As visitas, por exemplo, fazem parte da metodologia de trabalho do projeto. Nos municípios, foram aplicados questionários socioeconômicos e geográficos nas áreas de inconsistências apontadas na oficina e também coordenadas geográficas.

A Assembleia assinou um protocolo de intenções com a Seplan com objetivo de agilizar os estudos e garantir a conclusão dos trabalhos ainda na gestão do governador Pedro Taques (PSDB). O presidente da comissão destaca que a intenção foi ajudar a equipe de técnicos da Seplan e dobrar o efetivo. Ele pontua ainda que a revisão beneficia principalmente populações atualmente desassistidas pelo poder público devido aos conflitos territoriais.

Em junho do ano passado, a Assembleia aprovou o Projeto de Lei 17/2016, de autoria da Comissão de Revisão Territorial dos Municípios e das Cidades, que consolidou parte dos estudos referente às divisas intermunicipais de Acorizal, Barão de Melgaço, Cuiabá, Jangada, Nossa Senhora do Livramento, Santo Antônio de Leverger e Várzea Grande.

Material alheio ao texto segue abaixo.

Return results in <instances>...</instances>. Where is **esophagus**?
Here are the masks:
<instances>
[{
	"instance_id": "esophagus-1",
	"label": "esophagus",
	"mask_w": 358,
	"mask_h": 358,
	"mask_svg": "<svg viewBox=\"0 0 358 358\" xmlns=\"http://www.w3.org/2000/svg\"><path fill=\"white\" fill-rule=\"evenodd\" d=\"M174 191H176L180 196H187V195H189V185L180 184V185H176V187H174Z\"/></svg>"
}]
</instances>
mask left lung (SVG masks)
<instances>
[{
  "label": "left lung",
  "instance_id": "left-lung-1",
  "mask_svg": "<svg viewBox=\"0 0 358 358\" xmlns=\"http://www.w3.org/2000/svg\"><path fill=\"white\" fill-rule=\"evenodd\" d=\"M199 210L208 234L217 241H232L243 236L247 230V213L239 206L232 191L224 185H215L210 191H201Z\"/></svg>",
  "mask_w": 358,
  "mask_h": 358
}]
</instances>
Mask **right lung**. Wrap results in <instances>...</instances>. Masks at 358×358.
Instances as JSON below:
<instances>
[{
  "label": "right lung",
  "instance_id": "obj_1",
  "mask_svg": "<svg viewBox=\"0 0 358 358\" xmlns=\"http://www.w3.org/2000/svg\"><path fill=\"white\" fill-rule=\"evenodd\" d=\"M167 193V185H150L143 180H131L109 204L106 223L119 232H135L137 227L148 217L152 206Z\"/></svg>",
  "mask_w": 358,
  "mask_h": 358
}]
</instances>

A Lei 10.403/2016, de 2 de junho de 2016, atende a primeira etapa desta revisão que ainda irá contemplar os 141 municípios mato-grossenses. Todos os municípios, conforme o deputado Nininho, serão contemplados até o final dos trabalhos com uma publicação atualizada de suas respectivas leis, contendo memoriais descritivos e mapas, onde as inconsistências territoriais, quando existentes, estarão solucionadas.

Mato Grosso é o quarto estado a executar a revisão de suas leis municipais. Até o momento, 43 dos 141 municípios tiveram suas divisas intermunicipais atualizadas. Os estados que também já passaram pelo mesmo processo são: Santa Catarina, Bahia e Acre.

METODOLOGIA

Os trabalhos foram norteados em observância a princípios como o da imparcialidade, respeito ao contraditório, a bem do interesse público e com responsabilidade técnica.

Foi adotado o conceito de território identidade, seja no contexto macro, seja no contexto local. No contexto macro, os trabalhos foram conduzidos pelo território identidade dado pelas Regiões de Planejamento, elaborada no âmbito do Diagnóstico Socioeconômico Ecológico de Mato Grosso, onde cada região está composta por paisagens distintas e, ao mesmo tempo, integrada pelos seus aspectos socioeconômicos e ecológicos, conformando uma teia de relações planificadas pela influência de seu polo urbano.

Os mapas municipais contêm as feições das categorias: hidrografia (rios, córregos, lagoas e outras), sistema viário (rodovias federais e estaduais, e estradas vicinais), localidades (sede urbana da cidade, vilas e outras), toponímias (nomes dos acidentes geográficos naturais e construídos) e limites (do município mapeado e de seus confrontantes).